_Reading passage_:

------------------------------------------------------------------------

PageRank is a link-analysis algorithm that assigns importance to nodes in a network using the stationary distribution of a Markov chain based on link structure.

PageRank models web navigation as a Markov process and assigns importance scores based on the steady-state visit probability, making it a powerful method for ranking nodes in large networks. 

✅ Python Code — Basic PageRank (Iterative Method)

This example computes PageRank for a small web graph.

📌 Graph structure

  • A → B, C

  • B → C

  • C → A

import numpy as np
import matplotlib.pyplot as plt

# ----- Transition matrix -----

# Order: A, B, C

P = np.array([
    [0,   0,   1],    # A receives from C
    [1/2, 0,   0],    # B receives from A
    [1/2, 1,   0]     # C receives from A and B
], dtype=float)

------------------------------------------------------------------------

Based on the PageRank passage, explain in one to three sentences how PageRank decides how important each node in a network is.

[Spatial reasoning records]
------------------------------------------------------------------------

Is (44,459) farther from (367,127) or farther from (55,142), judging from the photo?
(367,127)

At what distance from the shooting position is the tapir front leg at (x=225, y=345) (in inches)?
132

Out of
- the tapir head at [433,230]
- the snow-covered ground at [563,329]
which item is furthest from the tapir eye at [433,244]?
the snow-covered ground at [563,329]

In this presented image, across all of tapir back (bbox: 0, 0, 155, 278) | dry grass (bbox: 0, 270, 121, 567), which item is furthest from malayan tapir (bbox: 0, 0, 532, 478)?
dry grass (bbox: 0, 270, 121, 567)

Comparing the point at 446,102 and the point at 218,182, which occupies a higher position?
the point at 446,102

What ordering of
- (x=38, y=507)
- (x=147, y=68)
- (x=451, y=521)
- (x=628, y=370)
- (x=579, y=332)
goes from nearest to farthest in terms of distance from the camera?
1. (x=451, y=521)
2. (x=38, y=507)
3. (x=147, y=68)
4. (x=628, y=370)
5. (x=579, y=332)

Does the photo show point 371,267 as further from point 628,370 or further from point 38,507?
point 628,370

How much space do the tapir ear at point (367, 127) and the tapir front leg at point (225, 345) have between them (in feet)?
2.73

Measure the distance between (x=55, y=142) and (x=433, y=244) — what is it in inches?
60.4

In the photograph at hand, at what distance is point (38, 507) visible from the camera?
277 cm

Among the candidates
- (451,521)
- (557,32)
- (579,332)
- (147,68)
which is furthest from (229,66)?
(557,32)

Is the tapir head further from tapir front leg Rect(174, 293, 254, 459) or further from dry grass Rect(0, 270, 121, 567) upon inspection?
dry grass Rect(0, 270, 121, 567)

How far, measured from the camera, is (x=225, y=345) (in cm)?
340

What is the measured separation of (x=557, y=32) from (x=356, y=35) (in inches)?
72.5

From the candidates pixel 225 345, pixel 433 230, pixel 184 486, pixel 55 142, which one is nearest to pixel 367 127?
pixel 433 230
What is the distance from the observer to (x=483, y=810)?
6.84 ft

------------------------------------------------------------------------

_Answer to the exercise_:
PageRank treats web navigation as a Markov process built from the network's link structure. Each node's importance score is its steady-state visit probability, which is the stationary distribution of that Markov chain.